Dicen que el matrimonio está en crisis. Dicen que los jóvenes ya no quieren casarse. Dicen que han triunfado formas más libres de convivencia que no ponen el riesgo la posibilidad de un fracaso. Dicen que el divorcio exprés ha pasado por la institución familiar como un tornado y que los casados desgajan el armazón de sus promesas con apenas un trámite con el que se hace realidad el «si te he visto no me acuerdo».
Los que dicen y dicen tantas banalidades acerca del matrimonio desconocen la esencia misma del amor, que no es una mera probatura, un vamos a ver qué tal, un si no funciona aquí santas pascuas. El matrimonio poco tiene que ver con esas relaciones de todo a cien fabricadas en molde y en las que uno juega al amor como pudiera haberse puesto a jugar a las chapas. El matrimonio es algo muy serio. Muy bonito y muy serio, que ambos términos se complementan bien y trazan el dibujo de la institución primigenia de la sociedad humana: un hombre y una mujer que se quieren y porque se quieren deciden formar entre ellos una unidad sin condiciones. Repito, sin condiciones, de tal forma que puedan sobrellevar con alegría los sinsabores de una larga vida en común. Pero también los momentos felices, los proyectos y la formación de nuevas vidas.
La belleza del matrimonio está desde hace tiempo mal contada. Puede que los que estamos implicados hasta el tuétano en la vida familiar hayamos dejado a otros –que han fracasado en el amor– que cuenten en qué consiste la vida en común. Y claro, como cada cual bebe de su experiencia han transfigurado el matrimonio en un esperpento que poco o nada tiene que ver con la realidad.
El noviazgo es una faceta interesante, fundamental para ceñir después un vínculo más sólido. Pero nos confundimos cuando focalizamos toda la atención en los novios, ya que estos aún viven una especie de sombra del amor en la que no existe el compromiso ni, por tanto, la entrega radical. El hombre o la mujer que cambian y vuelven a cambiar de novio, de ligue, de compañero o de amante ocupan demasiada atención en nuestra vida (los medios de comunicación, las películas, las conversaciones, el sector de la información rosa…), como si fueran ellos los auténticos adalides del amor. Por sus rostros y testimonios deducimos que disfrutan en esa búsqueda a veces enfermiza de la estabilidad emocional con la que se lanzan a aventuras sin ton ni son que ya desde el principio anuncian a los cuatro vientos su caducidad. La versatilidad de sus acompañantes, la sensación de seguridad que muestran ante cámaras y micrófonos, la interpretación de estar viviendo una historia de cuento desfigura la realidad, que es mucho más amarga: «no consigo soportar a nadie o nadie logra soportarme a mí, mientras a mi lado siempre encuentro a algún familiar y amigo que mantiene un amor estable y duradero con el que se libran de tantas lágrimas, de tanto ir y venir con el corazón en las manos, dispuesto a entregárselo al primero que me lo pida».

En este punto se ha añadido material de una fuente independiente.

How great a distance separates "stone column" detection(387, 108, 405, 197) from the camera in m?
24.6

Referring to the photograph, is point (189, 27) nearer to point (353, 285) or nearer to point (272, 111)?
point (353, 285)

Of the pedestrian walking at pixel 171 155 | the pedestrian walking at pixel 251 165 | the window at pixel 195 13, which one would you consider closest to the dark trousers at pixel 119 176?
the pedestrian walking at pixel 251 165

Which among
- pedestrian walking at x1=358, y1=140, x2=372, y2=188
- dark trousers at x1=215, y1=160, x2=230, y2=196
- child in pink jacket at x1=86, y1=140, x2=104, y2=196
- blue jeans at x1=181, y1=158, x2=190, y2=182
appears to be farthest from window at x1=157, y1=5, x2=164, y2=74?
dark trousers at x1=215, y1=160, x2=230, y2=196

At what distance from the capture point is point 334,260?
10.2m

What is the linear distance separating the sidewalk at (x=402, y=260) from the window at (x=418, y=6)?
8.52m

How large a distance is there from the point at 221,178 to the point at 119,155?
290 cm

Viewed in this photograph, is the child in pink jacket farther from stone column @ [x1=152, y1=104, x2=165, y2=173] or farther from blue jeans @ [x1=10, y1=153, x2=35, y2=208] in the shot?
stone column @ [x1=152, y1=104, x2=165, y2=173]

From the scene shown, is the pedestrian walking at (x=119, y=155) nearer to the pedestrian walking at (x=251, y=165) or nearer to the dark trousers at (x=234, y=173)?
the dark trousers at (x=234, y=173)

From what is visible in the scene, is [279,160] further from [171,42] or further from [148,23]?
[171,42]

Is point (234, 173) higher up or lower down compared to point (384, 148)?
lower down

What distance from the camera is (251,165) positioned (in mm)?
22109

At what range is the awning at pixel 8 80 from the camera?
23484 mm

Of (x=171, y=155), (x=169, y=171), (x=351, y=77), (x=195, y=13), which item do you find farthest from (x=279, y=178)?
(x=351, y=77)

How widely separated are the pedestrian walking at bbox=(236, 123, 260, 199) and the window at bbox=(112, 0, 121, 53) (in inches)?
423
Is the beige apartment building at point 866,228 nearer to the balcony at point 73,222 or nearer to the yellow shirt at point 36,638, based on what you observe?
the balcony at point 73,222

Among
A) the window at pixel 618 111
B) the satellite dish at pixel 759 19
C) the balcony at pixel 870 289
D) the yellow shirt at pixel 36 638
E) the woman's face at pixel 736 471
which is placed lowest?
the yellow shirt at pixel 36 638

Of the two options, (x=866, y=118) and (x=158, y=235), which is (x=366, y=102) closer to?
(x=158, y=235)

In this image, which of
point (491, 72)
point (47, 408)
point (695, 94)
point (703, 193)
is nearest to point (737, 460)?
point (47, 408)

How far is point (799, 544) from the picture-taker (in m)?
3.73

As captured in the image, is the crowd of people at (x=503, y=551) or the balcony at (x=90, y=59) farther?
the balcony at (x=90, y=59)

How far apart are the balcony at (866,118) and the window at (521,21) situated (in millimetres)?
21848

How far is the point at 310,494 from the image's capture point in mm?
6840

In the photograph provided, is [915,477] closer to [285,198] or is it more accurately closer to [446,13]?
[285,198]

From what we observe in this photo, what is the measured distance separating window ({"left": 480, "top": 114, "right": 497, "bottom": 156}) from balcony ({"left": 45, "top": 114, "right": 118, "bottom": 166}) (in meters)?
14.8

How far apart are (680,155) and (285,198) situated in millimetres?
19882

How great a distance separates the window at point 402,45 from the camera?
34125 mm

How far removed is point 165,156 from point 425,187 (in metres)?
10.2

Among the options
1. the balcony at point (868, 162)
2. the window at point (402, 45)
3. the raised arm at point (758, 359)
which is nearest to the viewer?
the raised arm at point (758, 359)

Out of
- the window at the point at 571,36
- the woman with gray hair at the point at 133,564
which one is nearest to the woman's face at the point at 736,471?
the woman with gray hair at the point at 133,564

Detrás de la careta de aparente felicidad del novio eterno, del amante sin par, suele esconderse el escozor de una vida no completada. Porque el amor es donación, un proyecto que comienza el día que se verifica el compromiso público de amar a otra persona hasta los huesos, en salud y en enfermedad, en bonanza y necesidad, y que no termina nunca porque nunca acaba de perfeccionarse. La donación matrimonial es total y creciente, una suerte de perfección humana que –si se plantea bien, sin reservas de egoísmo en un por si acaso– cada vez nos hace más felices porque nos convierte en más dueños de nosotros mismos mediante nuestro abandono total en el otro.

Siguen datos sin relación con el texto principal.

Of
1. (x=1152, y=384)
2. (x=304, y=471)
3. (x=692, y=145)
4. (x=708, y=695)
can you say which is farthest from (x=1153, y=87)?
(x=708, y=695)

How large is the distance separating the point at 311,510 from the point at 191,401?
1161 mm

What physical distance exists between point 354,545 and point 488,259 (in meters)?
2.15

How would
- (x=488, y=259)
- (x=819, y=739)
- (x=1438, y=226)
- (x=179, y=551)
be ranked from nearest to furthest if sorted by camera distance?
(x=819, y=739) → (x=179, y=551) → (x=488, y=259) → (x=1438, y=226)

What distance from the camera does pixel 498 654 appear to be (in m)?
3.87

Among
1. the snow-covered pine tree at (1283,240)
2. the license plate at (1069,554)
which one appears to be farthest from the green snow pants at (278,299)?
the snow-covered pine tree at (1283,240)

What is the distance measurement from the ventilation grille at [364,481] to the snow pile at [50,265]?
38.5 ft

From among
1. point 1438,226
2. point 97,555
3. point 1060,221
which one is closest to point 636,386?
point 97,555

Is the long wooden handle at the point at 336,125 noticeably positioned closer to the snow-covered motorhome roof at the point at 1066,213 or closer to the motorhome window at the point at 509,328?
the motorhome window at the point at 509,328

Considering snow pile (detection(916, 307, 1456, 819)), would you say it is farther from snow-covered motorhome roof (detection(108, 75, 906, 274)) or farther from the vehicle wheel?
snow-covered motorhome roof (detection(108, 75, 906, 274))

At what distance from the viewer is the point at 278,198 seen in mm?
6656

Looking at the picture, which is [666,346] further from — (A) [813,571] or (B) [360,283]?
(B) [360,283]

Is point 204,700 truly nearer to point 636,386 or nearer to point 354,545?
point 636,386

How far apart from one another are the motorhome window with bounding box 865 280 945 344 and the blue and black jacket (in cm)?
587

Tal vez escriba un lenguaje difícil de entender por esta sociedad en la que los papeles están cambiados. Como decía al principio, es hora de que los que vivimos la pasión del matrimonio comencemos a contar que no se trata de una equivocación de la juventud. Ni mucho menos. Es la mejor elección que pueden tomar un hombre y una mujer que se quieren y desean quererse hasta el final del final. Así de sencillo.